§ CONSIGNES À SUIVRE
#1 Extrayez du texte sur les prisonniers de guerre allemands en France le passage qui s'ouvre sur les mots contenant "Les prisonniers de guerre allemands dans" et se referme sur "jusqu'en décembre 1948.".
#2 D'après le texte sur les prisonniers de guerre allemands en France, combien de ces prisonniers se trouvaient sur le sol français en 1945 ?
#3 Relevez toutes les années mentionnées dans le texte sur les prisonniers de guerre allemands en France, dans leur ordre d'apparition.

Les prisonniers de guerre allemands dans la France de l'immédiat après-guerreSix fois plus nombreux en 1945 qu'en 1918, les prisonniers de guerre allemands sur le sol français sont immergés dans la situation dramatique du pays à la Libération. Ils connaissent l'urgence sanitaire des premières semaines puis participent à l'effort de reconstruction, finissant par s'attirer le respect de la population locale.
Un épisode noirci par plusieurs controverses. Il y a 750 000 prisonniers de guerre allemands (PGA) sur le sol français en 1945. Pour la plupart transférés par les autorités militaires américaines, certains vont y rester plus de quatre ans, jusqu'en décembre 1948.
Cette donnée est aujourd'hui méconnue en France, et généralement absente des manuels scolaires, plus diserts sur les prisonniers français en Allemagne entre 1940 et 1945 ou les requis pour le Service du travail obligatoire (STO).

§ DONNÉES FOURNIES
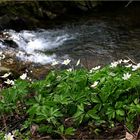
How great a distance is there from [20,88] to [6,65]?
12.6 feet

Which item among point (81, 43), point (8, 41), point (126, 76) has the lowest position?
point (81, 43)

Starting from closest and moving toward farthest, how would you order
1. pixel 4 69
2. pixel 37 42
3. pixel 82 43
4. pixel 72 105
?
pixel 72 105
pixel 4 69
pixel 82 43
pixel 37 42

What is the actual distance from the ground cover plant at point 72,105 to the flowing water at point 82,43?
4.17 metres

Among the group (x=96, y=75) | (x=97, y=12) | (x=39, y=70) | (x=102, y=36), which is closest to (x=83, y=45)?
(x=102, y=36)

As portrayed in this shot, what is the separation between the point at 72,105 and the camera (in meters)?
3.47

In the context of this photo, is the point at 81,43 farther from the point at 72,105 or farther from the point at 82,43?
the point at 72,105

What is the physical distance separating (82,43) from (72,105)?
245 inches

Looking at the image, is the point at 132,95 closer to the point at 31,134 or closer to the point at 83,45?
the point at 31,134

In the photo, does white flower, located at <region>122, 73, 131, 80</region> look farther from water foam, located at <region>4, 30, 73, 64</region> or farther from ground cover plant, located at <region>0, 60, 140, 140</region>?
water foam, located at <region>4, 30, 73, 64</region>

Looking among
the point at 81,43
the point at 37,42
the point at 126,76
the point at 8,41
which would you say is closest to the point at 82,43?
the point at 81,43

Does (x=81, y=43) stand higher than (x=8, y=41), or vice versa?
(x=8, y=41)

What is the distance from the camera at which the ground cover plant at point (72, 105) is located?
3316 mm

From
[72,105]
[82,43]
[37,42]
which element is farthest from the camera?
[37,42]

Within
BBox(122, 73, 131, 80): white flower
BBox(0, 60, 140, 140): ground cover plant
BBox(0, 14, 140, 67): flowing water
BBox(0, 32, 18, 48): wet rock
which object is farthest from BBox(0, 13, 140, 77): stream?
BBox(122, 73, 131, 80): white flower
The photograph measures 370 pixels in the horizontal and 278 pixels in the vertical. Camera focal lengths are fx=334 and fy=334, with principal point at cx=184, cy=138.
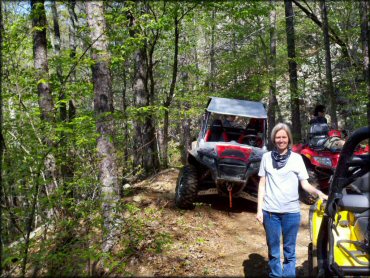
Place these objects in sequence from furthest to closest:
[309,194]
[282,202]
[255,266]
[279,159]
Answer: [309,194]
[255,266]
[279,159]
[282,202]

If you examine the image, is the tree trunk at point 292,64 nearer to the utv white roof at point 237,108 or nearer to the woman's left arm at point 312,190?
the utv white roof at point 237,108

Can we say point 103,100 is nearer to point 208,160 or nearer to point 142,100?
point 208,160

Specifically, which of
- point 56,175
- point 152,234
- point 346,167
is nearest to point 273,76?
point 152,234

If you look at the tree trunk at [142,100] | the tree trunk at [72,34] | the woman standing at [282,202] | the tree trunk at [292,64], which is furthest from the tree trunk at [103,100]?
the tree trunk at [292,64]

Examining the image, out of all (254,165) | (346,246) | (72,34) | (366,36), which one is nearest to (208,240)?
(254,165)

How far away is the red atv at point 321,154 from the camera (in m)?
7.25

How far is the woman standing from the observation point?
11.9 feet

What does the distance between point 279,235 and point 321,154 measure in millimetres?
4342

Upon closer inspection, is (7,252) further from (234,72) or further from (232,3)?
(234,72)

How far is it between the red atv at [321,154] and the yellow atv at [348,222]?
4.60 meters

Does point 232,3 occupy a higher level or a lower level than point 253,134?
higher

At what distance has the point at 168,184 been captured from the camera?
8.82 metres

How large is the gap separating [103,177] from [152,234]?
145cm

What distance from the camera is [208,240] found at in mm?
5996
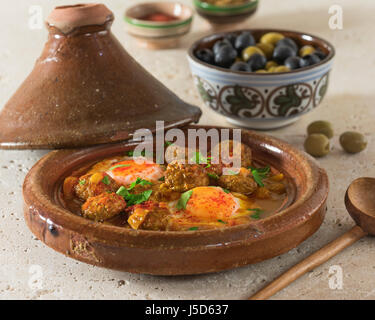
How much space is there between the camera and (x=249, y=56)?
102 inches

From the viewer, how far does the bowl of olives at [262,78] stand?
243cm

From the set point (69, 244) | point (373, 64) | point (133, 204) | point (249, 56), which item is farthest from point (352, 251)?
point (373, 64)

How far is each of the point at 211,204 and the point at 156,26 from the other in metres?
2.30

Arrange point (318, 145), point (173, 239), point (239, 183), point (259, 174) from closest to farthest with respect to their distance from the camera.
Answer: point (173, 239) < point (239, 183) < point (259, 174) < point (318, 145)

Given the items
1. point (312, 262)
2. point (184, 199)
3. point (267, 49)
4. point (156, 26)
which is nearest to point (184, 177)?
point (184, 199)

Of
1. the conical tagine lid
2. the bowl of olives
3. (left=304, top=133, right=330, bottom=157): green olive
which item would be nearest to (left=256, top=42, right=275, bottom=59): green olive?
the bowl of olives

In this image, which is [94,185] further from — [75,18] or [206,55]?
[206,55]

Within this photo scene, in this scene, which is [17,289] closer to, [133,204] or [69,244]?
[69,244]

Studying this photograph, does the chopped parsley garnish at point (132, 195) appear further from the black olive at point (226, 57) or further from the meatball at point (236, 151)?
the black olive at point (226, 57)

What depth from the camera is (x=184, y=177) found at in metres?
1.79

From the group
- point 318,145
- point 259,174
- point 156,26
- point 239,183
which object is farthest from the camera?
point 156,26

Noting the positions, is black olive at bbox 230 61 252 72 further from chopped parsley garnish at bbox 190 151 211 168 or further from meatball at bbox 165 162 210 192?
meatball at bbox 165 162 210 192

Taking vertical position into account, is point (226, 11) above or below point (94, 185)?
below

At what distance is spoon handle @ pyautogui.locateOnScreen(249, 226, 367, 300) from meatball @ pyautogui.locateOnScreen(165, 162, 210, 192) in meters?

§ RÉPONSES COMPLÈTES
#1
Les prisonniers de guerre allemands dans la France de l'immédiat après-guerreSix fois plus nombreux en 1945 qu'en 1918, les prisonniers de guerre allemands sur le sol français sont immergés dans la situation dramatique du pays à la Libération. Ils connaissent l'urgence sanitaire des premières semaines puis participent à l'effort de reconstruction, finissant par s'attirer le respect de la population locale.
Un épisode noirci par plusieurs controverses. Il y a 750 000 prisonniers de guerre allemands (PGA) sur le sol français en 1945. Pour la plupart transférés par les autorités militaires américaines, certains vont y rester plus de quatre ans, jusqu'en décembre 1948.

#2 750 000

#3 1945, 1918, 1948, 1940